De notre correspondant à Béjaïa
Kamel Amghar
Plusieurs découvertes archéologiques ont été faites ces derniers temps à travers la wilaya de Béjaïa de manière tout à fait anodine. L'érosion naturelle des sols, les travaux agricoles ou la réalisation de projets de proximité ont finalement permis de voir émerger des trésors inestimables, enfouis depuis des siècles. Des sites et des objets d'une grande valeur historique et scientifique ont été formellement mis au jour, çà et là, par pur hasard.

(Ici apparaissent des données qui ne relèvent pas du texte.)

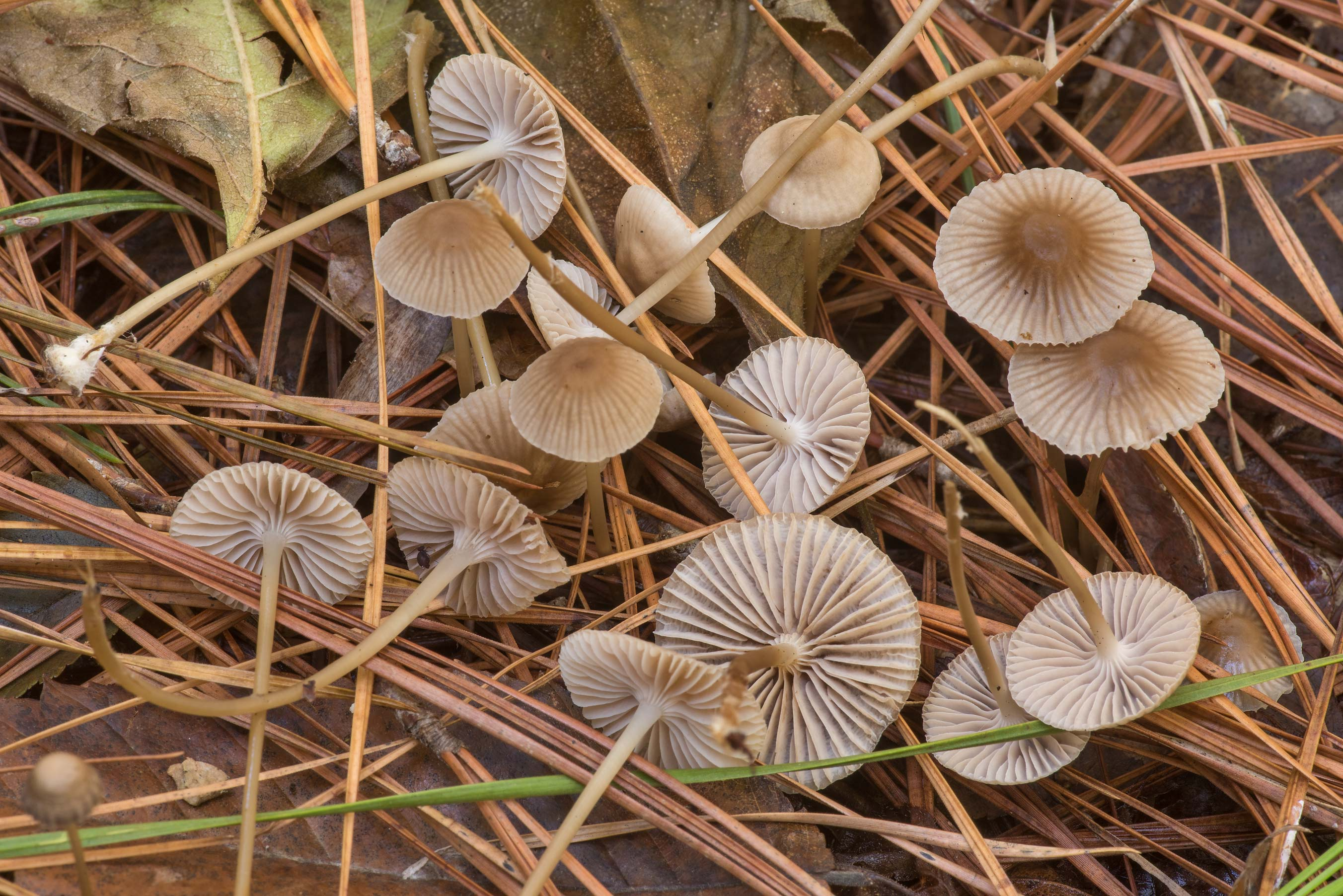 Mushrooms with slippery stems Mycena clavicularis...National Forest. Shepherd, Texas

Au mois d'août dernier, un citoyen de la commune d'Akbou a, en effet, eu l'agréable surprise de découvrir une grotte, habitée au paléolithique supérieur, au mont Gueldamane, sur la rive sud de l'oued Soummam.

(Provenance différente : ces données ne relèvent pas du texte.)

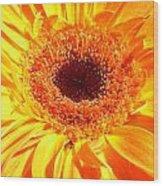 3410-008 Wood Print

Farid Kherbouche, un docteur en physique, féru d'archéologie, est tombé, par une heureuse coïncidence, sur ce site très ancien qui recèle des traces de l'industrie osseuse propre à cette ère. Des tessons de poteries, des ossements d'animaux préhistoriques, des ustensiles de cuisine et des colliers ont été également retrouvés en parfait état de conservation à l'intérieur de cette habitation primitive. «La région renferme toujours un énorme potentiel archéologique qui nécessite la création d'un musée municipal», déclare-t-il à l'adresse des autorités locales qu'il avait officiellement sollicitées dans ce sens afin de préserver et de valoriser cet héritage. Six mois plus tôt, un berger de la région d'Addekar avait exhumé une magnifique stèle funéraire datant de l'époque romaine.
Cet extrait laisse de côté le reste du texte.